**PROVIDED PASSAGE**
- - - - - - -

An Arts-Based Approach

While attending the Conference of the National Council for Teachers of English (NCTE), I participated in a session about the Common Core State Standards, where it was suggested that meeting English language and math standards begins with students' passion for learning. The question is: what are the most effective methods to ignite that passion? The arts, of course! I believe that the performing arts can inspire all learners to invest in their own learning, and it is hugely important that teachers build opportunities for creative learning to model these important skills for their students.

The Common Core mission statement says:

The Common Core State Standards provide a consistent, clear understanding of what students are expected to learn, so teachers and parents know what they need to do to help them. The standards are designed to be robust and relevant to the real world, reflecting the knowledge and skills that our young people need for success in college and careers. With American students fully prepared for the future, our communities will be best positioned to compete successfully in the global economy.

I believe that students work best when they learn kinesthetically, which lends itself indelibly to striving towards the Common Core State Standards. In my work at the New Victory Theater, we create ready-to-implement activities that show which anchor standard they are fulfilling. This lets classroom teachers easily incorporate theater techniques into academic units, like English language arts. With these activities, teachers can hook students into creative learning, which enables them to deepen understanding.

For third-to-fifth grade educators who teach a fairytale unit or a book-of-the-month focus, here are some activities where theater can enliven literature. The example we’ll use is the Brothers Grimm's Sleeping Beauty.

Briar Rose Meets the Common Core

Objectives and Goals

  • To explore the text Sleeping Beauty through different theater techniques of storytelling
  • To build imagination and point-of-view skills through the theatrical convention "River of Dreams"
  • To make artistic choices to complete the final scenes of Sleeping Beauty using the theater skills explored


  • Flashlights
  • Lighting gels or different colors of cellophane
  • Overhead projector
  • Classroom objects (stapler, folder, chair, etc.)
  • Instruments/sound makers
  • Sleeping Beauty plot points (pre-determined by teacher)

Prior Knowledge

  • Ask students:
    • How do you tell stories?
    • What techniques do you use when telling stories in your classrooms?
  • Students will be asked to keep their responses to these questions in mind throughout the session as they activate and adapt text by using different theatrical and design techniques.

Activity 1: Story Whoosh!

Immersed Story Whoosh: Students will embark on a flocking activity where they follow the teacher (who serves as narrator) to different stations placed around the classroom.

  • Lead students through the Whoosh by narrating or telling sections of the story. At each station, students will be asked to create the mood of a particular plot point using the art form or materials provided.

- - - - - - -

**ROWS**
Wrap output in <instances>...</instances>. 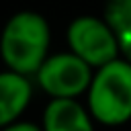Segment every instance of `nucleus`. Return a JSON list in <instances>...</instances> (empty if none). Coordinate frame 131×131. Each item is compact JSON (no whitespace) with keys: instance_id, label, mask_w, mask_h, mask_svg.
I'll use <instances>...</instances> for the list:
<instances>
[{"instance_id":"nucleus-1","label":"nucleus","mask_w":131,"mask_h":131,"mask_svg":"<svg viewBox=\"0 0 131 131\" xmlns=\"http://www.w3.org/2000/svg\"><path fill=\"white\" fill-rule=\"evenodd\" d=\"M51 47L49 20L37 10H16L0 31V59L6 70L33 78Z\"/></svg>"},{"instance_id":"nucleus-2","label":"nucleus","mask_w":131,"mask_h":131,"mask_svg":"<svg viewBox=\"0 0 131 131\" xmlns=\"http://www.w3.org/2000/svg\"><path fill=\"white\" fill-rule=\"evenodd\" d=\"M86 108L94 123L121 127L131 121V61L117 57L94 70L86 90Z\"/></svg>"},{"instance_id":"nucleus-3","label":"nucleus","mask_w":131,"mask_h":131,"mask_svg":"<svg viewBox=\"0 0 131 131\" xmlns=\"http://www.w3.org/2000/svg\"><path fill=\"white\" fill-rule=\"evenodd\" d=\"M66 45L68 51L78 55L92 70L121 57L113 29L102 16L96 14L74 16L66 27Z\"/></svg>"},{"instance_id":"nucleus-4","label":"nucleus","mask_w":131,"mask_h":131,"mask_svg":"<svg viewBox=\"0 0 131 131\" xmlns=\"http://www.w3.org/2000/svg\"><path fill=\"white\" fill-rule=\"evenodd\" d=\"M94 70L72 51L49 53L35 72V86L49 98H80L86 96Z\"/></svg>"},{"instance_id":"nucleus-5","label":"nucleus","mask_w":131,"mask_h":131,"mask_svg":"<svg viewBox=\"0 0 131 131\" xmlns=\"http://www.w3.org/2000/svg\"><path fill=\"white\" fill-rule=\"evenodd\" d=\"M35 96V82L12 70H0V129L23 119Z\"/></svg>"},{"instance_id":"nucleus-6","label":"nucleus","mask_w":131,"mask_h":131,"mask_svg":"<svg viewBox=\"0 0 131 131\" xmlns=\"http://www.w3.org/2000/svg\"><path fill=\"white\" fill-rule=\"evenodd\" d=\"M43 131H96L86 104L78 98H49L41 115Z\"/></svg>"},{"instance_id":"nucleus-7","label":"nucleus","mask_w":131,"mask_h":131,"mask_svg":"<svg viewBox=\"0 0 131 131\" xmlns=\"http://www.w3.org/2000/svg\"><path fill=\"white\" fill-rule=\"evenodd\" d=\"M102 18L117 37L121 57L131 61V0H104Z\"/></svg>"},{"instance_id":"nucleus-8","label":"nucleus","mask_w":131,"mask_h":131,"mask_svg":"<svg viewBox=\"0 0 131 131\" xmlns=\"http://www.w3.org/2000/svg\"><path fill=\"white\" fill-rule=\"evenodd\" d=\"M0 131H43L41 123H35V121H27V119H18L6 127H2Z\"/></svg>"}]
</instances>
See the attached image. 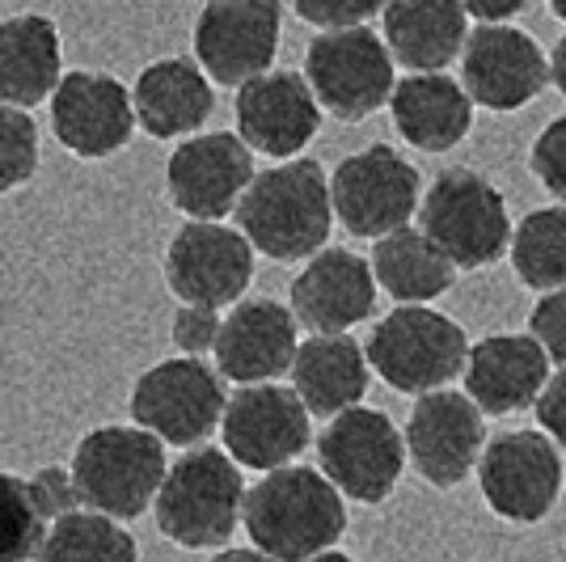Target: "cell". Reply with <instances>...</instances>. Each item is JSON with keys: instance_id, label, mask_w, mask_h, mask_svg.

- - - - - - -

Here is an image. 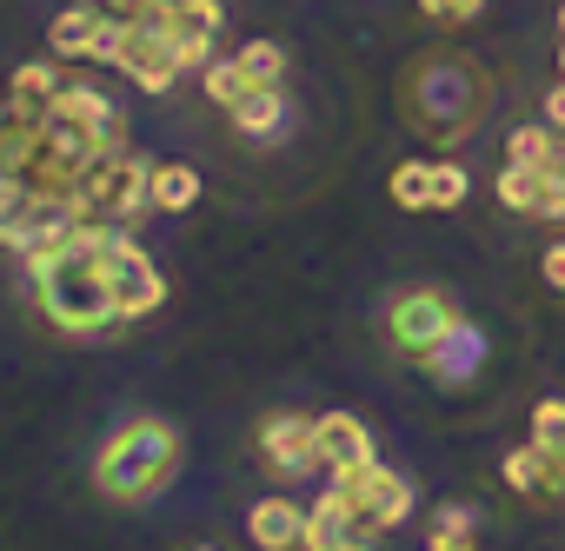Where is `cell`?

- - - - - - -

**PROBLEMS TO SOLVE**
a - Reproduce the stretch of the arts-based approach passage from "Activity 1: Story" through "around the classroom.".
b - Which story does the arts-based approach passage use as its example for the theater activities?

**OUTPUTS IN ORDER**
a -
Activity 1: Story Whoosh!

Immersed Story Whoosh: Students will embark on a flocking activity where they follow the teacher (who serves as narrator) to different stations placed around the classroom.

b - The Brothers Grimm's Sleeping Beauty.